I think I was about 12 when I started fantasizing about the day I could finally pack my bags and get the hell out of that house and away from my parents. Like a prisoner doing time, I kept a mental tally on an imaginary wall, daydreaming about my eventual sweet freedom. Every time a rule was enforced, or I was grounded for some ridiculous thing, I'd curse them under my breath and flip through the Brand Names catalog picking out furniture for my future apartment. I'd think about moving to California, or Hawaii, or someplace as far as I could get. I went to my guidance counselor and asked for information on UCLA. What was her name? Mrs. Kardani I think. Anyway, I remember her telling me, "well, Sweetie, this is only junior high. Your high school will have that information." Now, of course, there was no internet, and finding information was not as easy as Googling it. And so I waited, and as soon as I got to high school I started plotting my escape for real.

My high school years were a nightmare. Now, okay, I know there are a lot of kids who had it WAY worse than I ever did. I had a roof over my head, I had three squares a day, and a guaranteed college education. What I had very little of, however, was privacy. And that's all I ever wanted. Just some privacy, and a little freedom to be myself. I wasn't asking to be allowed to stay out all hours of the night. I wasn't asking to be allowed to have boys in my bedroom. But my mother would routinely go through my things, throw away clothing she didn't like, snoop through my drawers, read my diary and my letters, and I was forbidden to lock my bedroom door. And there was no knocking. So it didn't matter what I was doing. I could be stark naked, and she could just walk right in.

"You have nothing to hide," she told me. But what she failed to understand was that it wasn't that I wanted to hide anything, I just wanted to be left the fuck alone sometimes. In my mother's defense, she was trying to ensure that I wasn't in there smoking my lungs out, but most of the time I wasn't looking for privacy to smoke; I wanted to be able to read, do homework, listen to music, draw, paint, talk on the phone, nap, or just stare off into space - alone and uninterrupted.

My dad was a tyrant, a lunatic, and generally insane. But at least he never barged in on me. He would always knock and say, "Are you decent?" At least he did one thing right.

As it turned out I didn't go to UCLA. My college choices ended up being a little closer to home, but I ultimately chose the one that was the farthest - about 500 miles away, nearly an 8-hour drive. And the sad part is, I didn't choose Franklin Pierce for its programs, or its academic reputation, or its campus life, or anything other than it was the furthest, of all my options, from my parents that I could get.

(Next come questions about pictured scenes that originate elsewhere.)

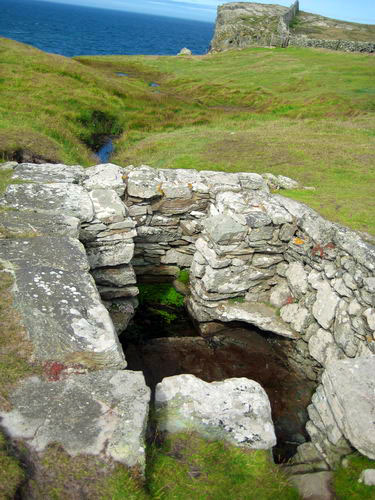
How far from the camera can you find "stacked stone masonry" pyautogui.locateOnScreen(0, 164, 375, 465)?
396 inches

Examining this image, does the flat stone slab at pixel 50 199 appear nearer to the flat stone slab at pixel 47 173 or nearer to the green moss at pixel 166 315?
the flat stone slab at pixel 47 173

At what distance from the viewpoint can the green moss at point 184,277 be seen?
48.1ft

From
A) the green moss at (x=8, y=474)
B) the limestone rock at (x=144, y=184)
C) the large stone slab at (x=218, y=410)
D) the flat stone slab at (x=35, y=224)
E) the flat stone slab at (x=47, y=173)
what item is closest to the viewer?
the green moss at (x=8, y=474)

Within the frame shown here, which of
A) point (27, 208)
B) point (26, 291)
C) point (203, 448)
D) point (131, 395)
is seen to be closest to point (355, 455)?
point (203, 448)

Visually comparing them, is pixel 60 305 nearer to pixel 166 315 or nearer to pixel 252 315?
pixel 252 315

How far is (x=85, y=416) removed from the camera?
5082 millimetres

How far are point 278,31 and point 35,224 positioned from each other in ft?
242

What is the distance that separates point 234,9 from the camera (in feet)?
280

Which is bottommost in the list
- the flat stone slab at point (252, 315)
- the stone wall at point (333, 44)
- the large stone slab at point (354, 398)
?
the flat stone slab at point (252, 315)

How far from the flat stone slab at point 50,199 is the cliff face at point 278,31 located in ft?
212

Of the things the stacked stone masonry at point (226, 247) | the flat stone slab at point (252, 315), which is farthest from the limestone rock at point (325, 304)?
the flat stone slab at point (252, 315)

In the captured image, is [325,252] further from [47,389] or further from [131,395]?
[47,389]

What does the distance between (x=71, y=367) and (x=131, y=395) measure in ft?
3.33

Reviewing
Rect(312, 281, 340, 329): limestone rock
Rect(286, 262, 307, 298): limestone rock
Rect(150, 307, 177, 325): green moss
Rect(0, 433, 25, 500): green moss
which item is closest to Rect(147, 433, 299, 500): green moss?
Rect(0, 433, 25, 500): green moss
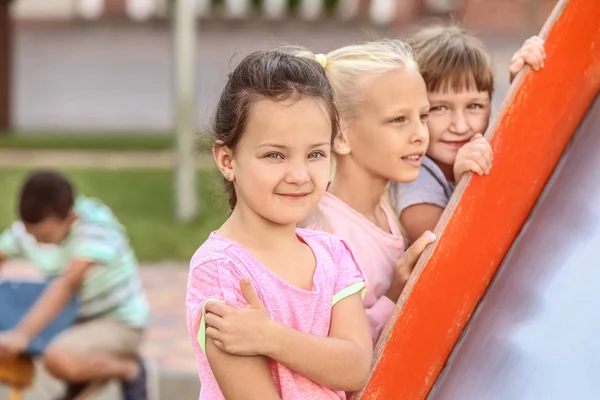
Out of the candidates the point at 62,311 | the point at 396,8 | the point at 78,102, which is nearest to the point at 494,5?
the point at 396,8

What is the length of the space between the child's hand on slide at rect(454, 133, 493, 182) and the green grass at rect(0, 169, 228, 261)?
5243 mm

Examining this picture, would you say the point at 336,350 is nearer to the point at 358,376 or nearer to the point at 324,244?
the point at 358,376

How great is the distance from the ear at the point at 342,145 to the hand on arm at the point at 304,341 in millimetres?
367

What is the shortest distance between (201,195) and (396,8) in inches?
359

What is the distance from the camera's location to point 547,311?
2.08m

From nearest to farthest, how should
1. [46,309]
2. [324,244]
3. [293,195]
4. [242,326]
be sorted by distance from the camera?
[242,326]
[293,195]
[324,244]
[46,309]

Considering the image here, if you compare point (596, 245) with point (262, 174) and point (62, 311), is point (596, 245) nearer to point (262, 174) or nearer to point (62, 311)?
point (262, 174)

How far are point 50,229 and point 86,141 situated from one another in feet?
30.8

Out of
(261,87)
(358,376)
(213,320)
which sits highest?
(261,87)

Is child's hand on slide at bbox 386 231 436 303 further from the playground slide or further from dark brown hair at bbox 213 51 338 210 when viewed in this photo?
dark brown hair at bbox 213 51 338 210

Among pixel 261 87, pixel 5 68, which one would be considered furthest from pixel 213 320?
pixel 5 68

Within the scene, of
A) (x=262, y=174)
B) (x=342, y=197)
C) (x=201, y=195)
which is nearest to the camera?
(x=262, y=174)

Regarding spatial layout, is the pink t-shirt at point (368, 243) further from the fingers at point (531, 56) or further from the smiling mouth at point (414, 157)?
the fingers at point (531, 56)

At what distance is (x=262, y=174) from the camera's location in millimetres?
1858
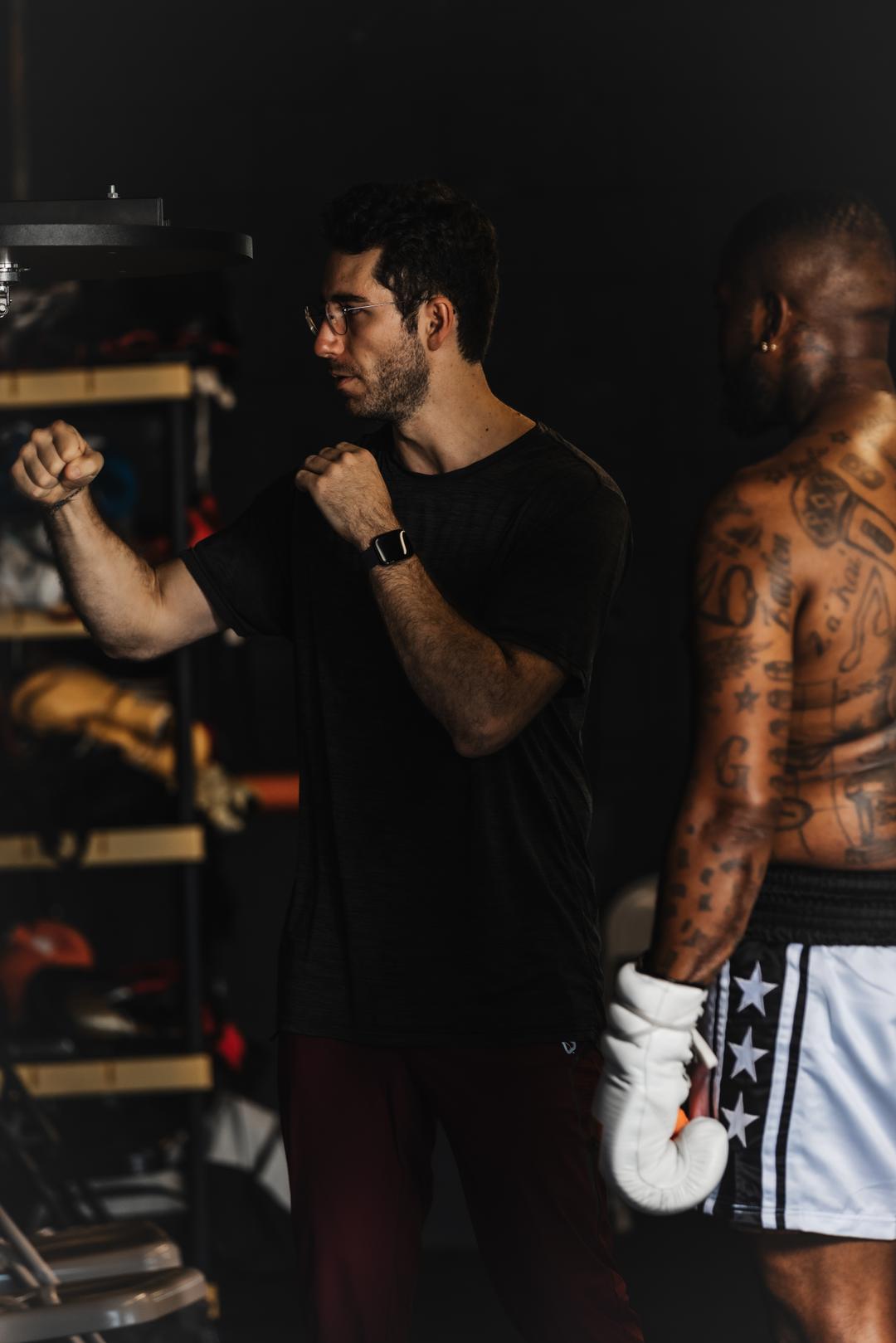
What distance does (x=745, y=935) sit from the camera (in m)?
1.84

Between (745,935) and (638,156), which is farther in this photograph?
(638,156)

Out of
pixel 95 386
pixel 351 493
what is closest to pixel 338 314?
pixel 351 493

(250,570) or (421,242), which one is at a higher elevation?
(421,242)

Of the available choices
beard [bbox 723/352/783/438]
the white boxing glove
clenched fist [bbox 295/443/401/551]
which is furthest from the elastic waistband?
clenched fist [bbox 295/443/401/551]

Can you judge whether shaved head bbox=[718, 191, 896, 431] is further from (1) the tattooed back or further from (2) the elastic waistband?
(2) the elastic waistband

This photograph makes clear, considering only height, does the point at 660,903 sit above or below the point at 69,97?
below

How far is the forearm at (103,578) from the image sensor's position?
82.8 inches

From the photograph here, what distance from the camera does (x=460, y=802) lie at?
2035mm

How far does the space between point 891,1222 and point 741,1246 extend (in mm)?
2028

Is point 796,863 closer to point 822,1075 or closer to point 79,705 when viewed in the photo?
point 822,1075

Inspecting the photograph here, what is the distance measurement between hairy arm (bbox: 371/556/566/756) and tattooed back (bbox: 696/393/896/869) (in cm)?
25

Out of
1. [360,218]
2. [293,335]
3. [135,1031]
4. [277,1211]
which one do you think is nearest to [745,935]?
[360,218]

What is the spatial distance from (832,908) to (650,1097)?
290 millimetres

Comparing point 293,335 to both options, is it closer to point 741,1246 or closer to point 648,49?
point 648,49
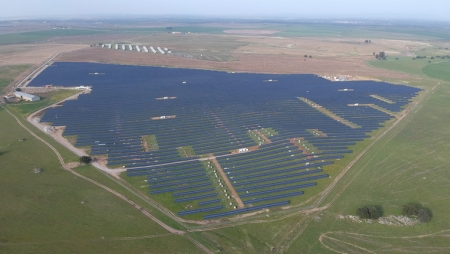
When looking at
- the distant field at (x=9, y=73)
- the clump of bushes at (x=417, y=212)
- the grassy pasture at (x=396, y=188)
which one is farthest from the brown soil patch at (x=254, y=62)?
the clump of bushes at (x=417, y=212)

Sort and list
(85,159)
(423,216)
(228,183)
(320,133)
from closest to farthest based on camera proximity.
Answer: (423,216) < (228,183) < (85,159) < (320,133)

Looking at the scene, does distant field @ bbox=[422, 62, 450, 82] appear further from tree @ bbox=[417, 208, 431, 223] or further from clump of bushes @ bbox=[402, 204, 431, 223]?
tree @ bbox=[417, 208, 431, 223]

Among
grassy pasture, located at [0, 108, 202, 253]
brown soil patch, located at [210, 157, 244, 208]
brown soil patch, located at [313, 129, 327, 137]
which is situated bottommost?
grassy pasture, located at [0, 108, 202, 253]

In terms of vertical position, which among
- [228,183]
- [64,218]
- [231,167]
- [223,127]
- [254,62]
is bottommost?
[64,218]

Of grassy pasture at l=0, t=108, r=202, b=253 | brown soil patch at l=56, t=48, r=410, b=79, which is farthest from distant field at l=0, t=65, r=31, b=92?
grassy pasture at l=0, t=108, r=202, b=253

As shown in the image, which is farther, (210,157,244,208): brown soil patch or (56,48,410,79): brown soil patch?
(56,48,410,79): brown soil patch

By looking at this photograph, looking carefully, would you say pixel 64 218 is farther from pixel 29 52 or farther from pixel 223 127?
pixel 29 52

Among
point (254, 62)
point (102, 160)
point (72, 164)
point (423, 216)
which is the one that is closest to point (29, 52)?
point (254, 62)
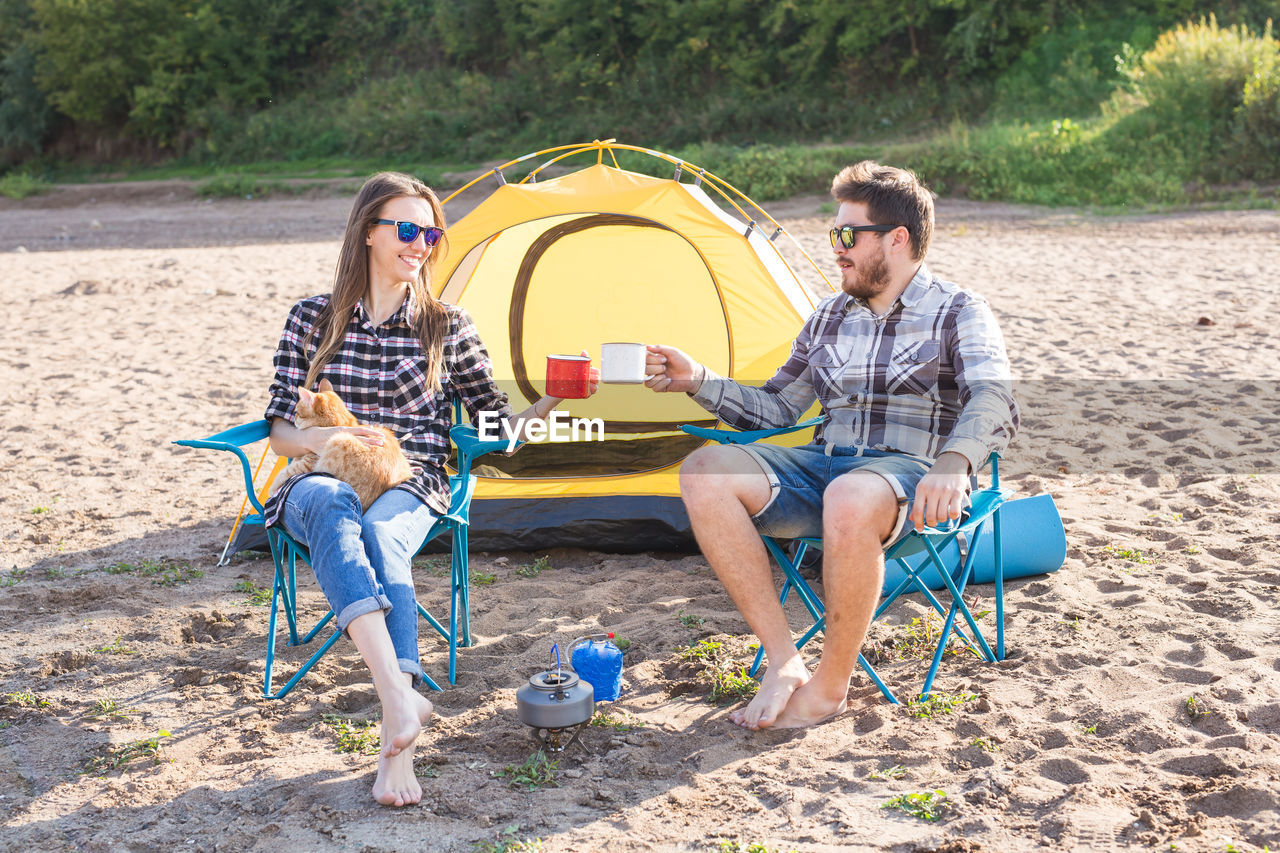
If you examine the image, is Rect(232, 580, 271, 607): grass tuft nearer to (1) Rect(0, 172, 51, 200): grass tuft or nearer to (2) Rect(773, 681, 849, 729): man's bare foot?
(2) Rect(773, 681, 849, 729): man's bare foot

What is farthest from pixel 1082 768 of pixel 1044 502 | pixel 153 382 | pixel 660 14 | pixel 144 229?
pixel 660 14

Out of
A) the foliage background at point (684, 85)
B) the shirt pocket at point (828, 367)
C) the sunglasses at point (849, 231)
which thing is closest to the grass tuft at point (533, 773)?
the shirt pocket at point (828, 367)

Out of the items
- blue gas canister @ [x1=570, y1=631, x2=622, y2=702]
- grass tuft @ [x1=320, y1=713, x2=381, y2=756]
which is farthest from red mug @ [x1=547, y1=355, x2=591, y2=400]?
grass tuft @ [x1=320, y1=713, x2=381, y2=756]

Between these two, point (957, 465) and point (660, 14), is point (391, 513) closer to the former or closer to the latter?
point (957, 465)

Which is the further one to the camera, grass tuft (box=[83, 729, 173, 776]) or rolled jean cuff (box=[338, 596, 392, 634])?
grass tuft (box=[83, 729, 173, 776])

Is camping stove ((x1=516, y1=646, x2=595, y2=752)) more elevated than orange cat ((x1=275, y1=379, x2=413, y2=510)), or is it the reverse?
orange cat ((x1=275, y1=379, x2=413, y2=510))

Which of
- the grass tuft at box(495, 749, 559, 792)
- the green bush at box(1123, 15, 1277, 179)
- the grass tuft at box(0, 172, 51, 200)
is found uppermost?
the green bush at box(1123, 15, 1277, 179)

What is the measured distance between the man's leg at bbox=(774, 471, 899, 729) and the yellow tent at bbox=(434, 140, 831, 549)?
4.75 feet

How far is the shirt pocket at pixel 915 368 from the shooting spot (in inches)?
112

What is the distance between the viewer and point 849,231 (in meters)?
2.83

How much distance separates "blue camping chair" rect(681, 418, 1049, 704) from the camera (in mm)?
2709

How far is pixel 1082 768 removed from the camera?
235 cm

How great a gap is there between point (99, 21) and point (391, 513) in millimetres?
25937

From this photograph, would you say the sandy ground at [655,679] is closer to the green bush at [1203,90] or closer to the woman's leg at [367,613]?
the woman's leg at [367,613]
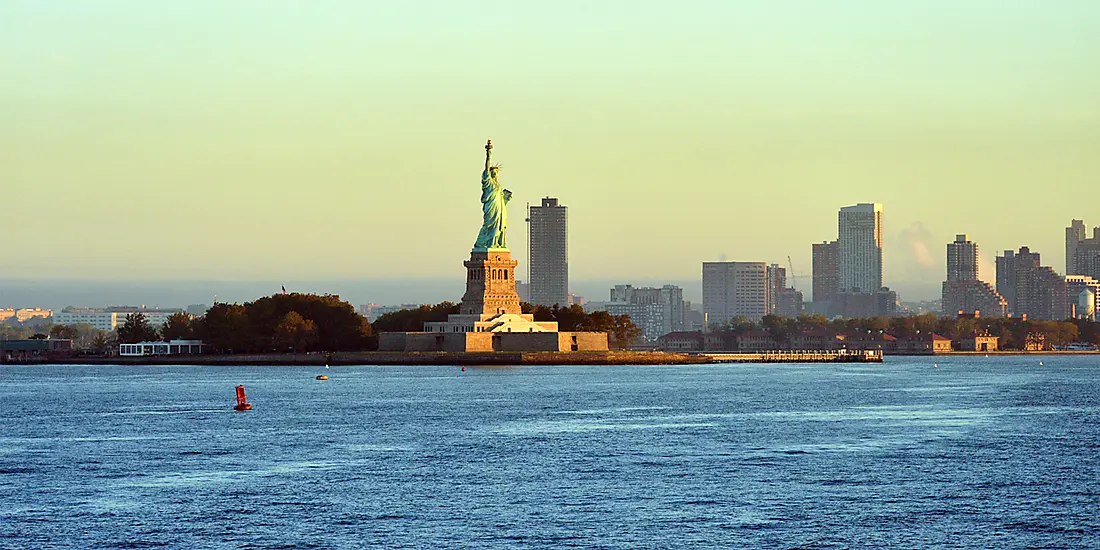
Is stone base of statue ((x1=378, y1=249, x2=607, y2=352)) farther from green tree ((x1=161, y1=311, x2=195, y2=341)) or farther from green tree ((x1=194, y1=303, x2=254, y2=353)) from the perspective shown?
green tree ((x1=161, y1=311, x2=195, y2=341))

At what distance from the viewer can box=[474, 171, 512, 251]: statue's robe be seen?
546 ft

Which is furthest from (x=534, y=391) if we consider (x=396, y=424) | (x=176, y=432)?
(x=176, y=432)

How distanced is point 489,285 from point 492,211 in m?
7.73

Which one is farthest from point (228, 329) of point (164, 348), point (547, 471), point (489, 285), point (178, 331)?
point (547, 471)

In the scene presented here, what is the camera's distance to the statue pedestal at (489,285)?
164000 mm

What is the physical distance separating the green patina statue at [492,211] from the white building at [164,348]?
3825cm

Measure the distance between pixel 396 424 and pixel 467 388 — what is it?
33856mm

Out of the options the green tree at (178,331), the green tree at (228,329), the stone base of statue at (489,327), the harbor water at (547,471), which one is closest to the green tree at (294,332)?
the green tree at (228,329)

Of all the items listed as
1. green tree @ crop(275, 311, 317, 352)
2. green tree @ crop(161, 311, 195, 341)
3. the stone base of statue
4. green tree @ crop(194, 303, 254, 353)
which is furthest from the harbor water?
green tree @ crop(161, 311, 195, 341)

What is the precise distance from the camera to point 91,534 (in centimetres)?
4356

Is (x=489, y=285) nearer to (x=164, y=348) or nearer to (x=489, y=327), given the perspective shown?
(x=489, y=327)

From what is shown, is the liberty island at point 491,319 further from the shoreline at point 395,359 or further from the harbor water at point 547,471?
the harbor water at point 547,471

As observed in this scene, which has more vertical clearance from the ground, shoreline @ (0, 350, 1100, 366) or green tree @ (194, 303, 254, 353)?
green tree @ (194, 303, 254, 353)

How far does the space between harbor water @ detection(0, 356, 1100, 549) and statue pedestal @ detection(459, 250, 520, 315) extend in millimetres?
59722
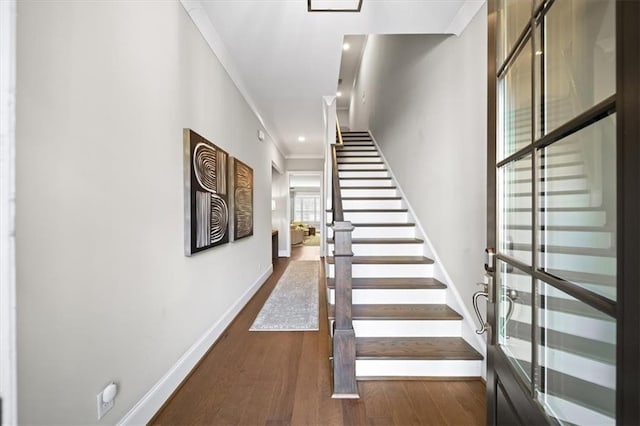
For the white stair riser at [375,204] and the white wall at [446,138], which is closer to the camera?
the white wall at [446,138]

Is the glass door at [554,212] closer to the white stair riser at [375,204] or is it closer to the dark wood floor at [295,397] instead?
the dark wood floor at [295,397]

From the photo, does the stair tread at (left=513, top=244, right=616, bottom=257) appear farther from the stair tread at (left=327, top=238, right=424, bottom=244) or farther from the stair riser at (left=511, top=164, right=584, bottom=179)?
the stair tread at (left=327, top=238, right=424, bottom=244)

I think one of the main reasons I have to live alone and never got married or had children is because I am SO protective of my personal space, the very thought of having to share it with someone actually sends me into a panic. So to hear someone say, "Oh, I can't bear the thought of moving out of my folks' house" is so unbelievably foreign to me. I'm not knocking people who want to live at home forever; I just, from my experience and perspective, can't understand it. You mean there are people out there who like their parents so much that they actually VOLUNTARILY live with them? There are people whose parents are so non-invasive and easygoing that living with them isn't a constant source of stress and mental trauma? Damn. Even when I would come home for vacations, my mother and I would fight. It wasn't until my parents got divorced when I was 20 and my mother started living in a different place that we started getting along - for it was no longer a matter of me coming "home," but rather a visit to her apartment, where I was not an occupant, but a guest. The paradigm - and the rules - shifted at that point.

To this day she will tell me, "you are welcome in my home any time. You may stay with me as long as you like. But do not EVER think about moving in with me. It will not happen."

So if you tell me that you don't want to move out of your parents' house, or are moving back in with your parents, now you know why I'm making that face.